Subject: Re: 4.99.17 still panics on TS7250
To: None <ali@df.lth.se>
From: Chris Gilbert <chris@dokein.co.uk>
List: port-arm
Date: 04/12/2007 00:30:54
On Wed, 11 Apr 2007 01:20:05 +0100
Chris Gilbert <chris@dokein.co.uk> wrote:

> Anders Lindgren wrote:
> >   Ok, noticing there have been a lot of updates in sys/kern etc during
> > easter, I cvs up'd tonight and rebuilt a complete distribution, put a
> > copy of the TS7200 epe0 kernel in DESTDIR, MAKEDEV'd its /dev etc and
> > TFTP-booted the corresponding netbsd-epe0.bin image. Still *boom* with
> > an unmodified kernel.
> > 
> >   Noticed the following interesting tidbits:
> > 
> >   With default TS7200 kernel, at:
> > 
> > ---8<---
> > nfs_boot: my_addr=192.168.1.12
> > nfs_boot: my_mask=255.255.255.0
> > nfs_boot: gateway=192.168.1.1
> > root on 192.168.1.6:/export/tsarm
> > /etc/rc.conf is not configured.  Multiuser boot aborted.
> > Enter pathname of shell or RETURN for /bin/sh:
> > ---8<---
> > 
> >   If I press return or type /bin/sh, I get an immediate "locking against
> > myself" panic as described earlier.
> > 
> >   If I type "/bin/ksh" instead... it works.
> > 
> >   With an "opions LOCKDEBUG" kernel, I don't seem to get a kernel panic
> > at all; at least I can configure rc and customize some /etc files with
> > vi, create a user and set passwords, set time with ntpdate, and boot all
> > the way to multi-user and run "find /" on the entire fs without problems
> > -- seems to work ok so far. Without it, I get the mutex error panic
> > pretty much instantly on attempt to start multiuser boot.
> > 
> >   The lock the kernel is crashing on (via sys_read ... pipe_read) is:
> > 
> >  COMMON         0x00000000c0516d8c      0x118 kern_synch.o
> >                 0x00000000c0516d8c                sched_mutex
> > 
> > ..which seems like a pretty bad thing to happen. :) I'm going to see
> > what happens if I boot a stock 3.1 release build instead later this week.
> > 
> >   Any help on how to proceed from here greatly appreciated.
> 
> My best guess is that we've messed up locking on arm somewhere. I'll try
> to get time to fully boot an arm box with -current and see if I can
> repro this.
> 
> It's odd that LOCKDEBUG makes it go away which suggests a timing issue,
> the only arm code I can find that uses LOCKDEBUG is the pmap code, and
> this seem unrelated to to that.  Although it's worth a shot, add a
> #define LOCKDEBUG to pmap.c and see if the problems go away.
> 
> cpuswitch.S does make calls to sched_lock and unlock, but I'm not sure
> if this is the same mutex or not.
> 
> Might also be worth asking on tech-kern, see if anyone else has seen this.
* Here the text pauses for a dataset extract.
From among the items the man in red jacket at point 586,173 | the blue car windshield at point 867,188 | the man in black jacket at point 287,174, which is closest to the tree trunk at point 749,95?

I've just sync'd and built a fresh cats kernel, I'm not seeing any problems (I probably need to update the userland as it's probably quite old)

can you try a non-lockdebug kernel with:
option ARM_LOCK_CAS_DEBUG

It'll enable some event counters, which you'll be able to see in ddb with show event

No idea if it'll help, but it might provide a bit more information.

Are you able to try with a local/usb disk, rather than nfs?  See if it's something to do with nfs.

Thanks,
Chris